:: Excerpt provided ::

In some examples, personalized food guidance may be provided that takes into account an individual's personalized responses to foods, such as the individual's glucose and fat responses, the individual's microbiome, the individual's overall health, potential health risks for the individual, and/or other data associated with the individual. Providing an individual with personalized food guidance can make choosing food easier and healthier and help them to understand how to improve their existing diet.

According to some examples, the personalized food guidance may include guidance data such as but not limited to predicted gut microbiome diversity, personalized health scores (e.g., glucose, fat, cholesterol, etc.), guidance/recommendations on food that has not yet been eaten, and/or other guidance tips/data (e.g., via a User Interface (UI))). The guidance data may be used by an individual to help them understand how they can improve their diet. For instance, a user may receive guidance data by viewing a UI on a mobile device, or some other device. The guidance data may also indicate a score, or some other indicator, that summarizes information about how the user has eaten over a particular time period (e.g., a day, a week, and the like).

To generate personalized food guidance, the nutritional service can produce personalized score(s) for one or more personalized health scores, and/or foods/meals that is based on personalized data about an individual and the individual's biological responses to the particular food/meals. The personalized data may include data that predicts how one or more of the individual's biomarkers will change postprandially, data that predicts an individual's potential risks such as diabetes or cardiovascular disease, as well other data associated with the individual. The nutritional service may combine multiple data sources about the individual's response to each food in such a way that the nutritional service takes into account the individual's own personalized risks, so as to optimize the overall meal score for each individual based upon their own body's responses.

:::

**Task instructions**
In the passage on personalized food guidance, what time periods are given as examples for a score that summarizes how the user has eaten? The entries that follow have no connection to the passage on personalized food guidance.

:: Supplied information ::

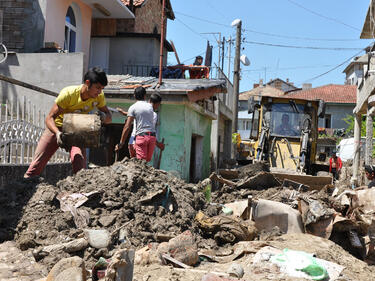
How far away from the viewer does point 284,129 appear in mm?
11258

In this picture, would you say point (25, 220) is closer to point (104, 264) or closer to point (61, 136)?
point (61, 136)

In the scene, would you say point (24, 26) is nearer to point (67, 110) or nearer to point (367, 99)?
point (67, 110)

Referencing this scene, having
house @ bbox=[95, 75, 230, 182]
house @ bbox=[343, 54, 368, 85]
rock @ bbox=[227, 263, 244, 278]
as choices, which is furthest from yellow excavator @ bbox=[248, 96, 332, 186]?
house @ bbox=[343, 54, 368, 85]

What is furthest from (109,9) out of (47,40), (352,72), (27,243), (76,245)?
(352,72)

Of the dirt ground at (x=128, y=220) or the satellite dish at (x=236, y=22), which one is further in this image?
the satellite dish at (x=236, y=22)

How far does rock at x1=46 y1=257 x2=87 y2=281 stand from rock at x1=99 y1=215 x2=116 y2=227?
1.23m

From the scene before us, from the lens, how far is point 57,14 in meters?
12.3

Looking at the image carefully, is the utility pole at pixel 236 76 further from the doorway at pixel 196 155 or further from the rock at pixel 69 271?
the rock at pixel 69 271

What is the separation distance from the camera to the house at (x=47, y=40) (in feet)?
29.6

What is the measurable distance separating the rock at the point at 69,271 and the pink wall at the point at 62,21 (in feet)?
25.4

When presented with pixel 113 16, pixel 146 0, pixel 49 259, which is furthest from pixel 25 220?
pixel 146 0

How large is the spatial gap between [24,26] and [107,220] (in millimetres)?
8902

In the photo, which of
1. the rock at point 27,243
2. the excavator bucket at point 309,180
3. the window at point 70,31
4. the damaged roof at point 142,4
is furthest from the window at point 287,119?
the damaged roof at point 142,4

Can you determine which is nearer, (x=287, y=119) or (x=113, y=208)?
(x=113, y=208)
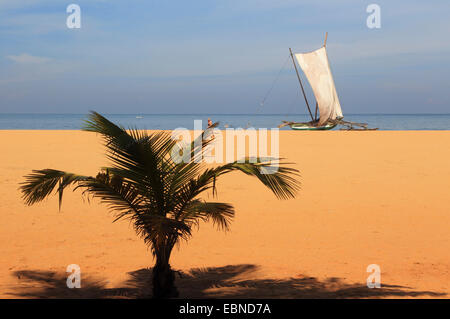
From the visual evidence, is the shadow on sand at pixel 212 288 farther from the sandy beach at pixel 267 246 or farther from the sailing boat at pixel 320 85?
the sailing boat at pixel 320 85

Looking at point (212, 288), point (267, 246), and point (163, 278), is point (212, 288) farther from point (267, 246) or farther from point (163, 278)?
point (267, 246)

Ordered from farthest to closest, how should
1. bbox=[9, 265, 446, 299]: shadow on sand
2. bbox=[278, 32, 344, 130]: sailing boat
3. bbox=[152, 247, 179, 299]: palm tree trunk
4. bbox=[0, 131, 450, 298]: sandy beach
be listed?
bbox=[278, 32, 344, 130]: sailing boat → bbox=[0, 131, 450, 298]: sandy beach → bbox=[9, 265, 446, 299]: shadow on sand → bbox=[152, 247, 179, 299]: palm tree trunk

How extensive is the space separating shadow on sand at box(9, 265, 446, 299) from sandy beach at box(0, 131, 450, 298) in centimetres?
1

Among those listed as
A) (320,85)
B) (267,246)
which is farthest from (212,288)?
(320,85)

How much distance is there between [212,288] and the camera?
6.57 m

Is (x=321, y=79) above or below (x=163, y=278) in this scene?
above

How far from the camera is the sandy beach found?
21.8 ft

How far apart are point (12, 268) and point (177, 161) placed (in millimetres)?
3544

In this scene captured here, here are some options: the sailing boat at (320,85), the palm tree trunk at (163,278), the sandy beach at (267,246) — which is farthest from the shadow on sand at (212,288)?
the sailing boat at (320,85)

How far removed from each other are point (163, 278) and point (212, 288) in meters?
0.90

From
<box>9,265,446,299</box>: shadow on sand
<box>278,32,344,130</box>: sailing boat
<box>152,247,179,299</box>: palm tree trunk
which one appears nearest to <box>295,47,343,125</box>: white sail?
<box>278,32,344,130</box>: sailing boat

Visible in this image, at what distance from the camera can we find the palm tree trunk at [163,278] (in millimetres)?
5973

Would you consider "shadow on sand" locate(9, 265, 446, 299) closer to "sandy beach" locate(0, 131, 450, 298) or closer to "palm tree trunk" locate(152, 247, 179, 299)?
"sandy beach" locate(0, 131, 450, 298)

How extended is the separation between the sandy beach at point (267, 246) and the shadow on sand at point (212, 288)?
0.05 feet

:::

**Solution below**
A day or a week.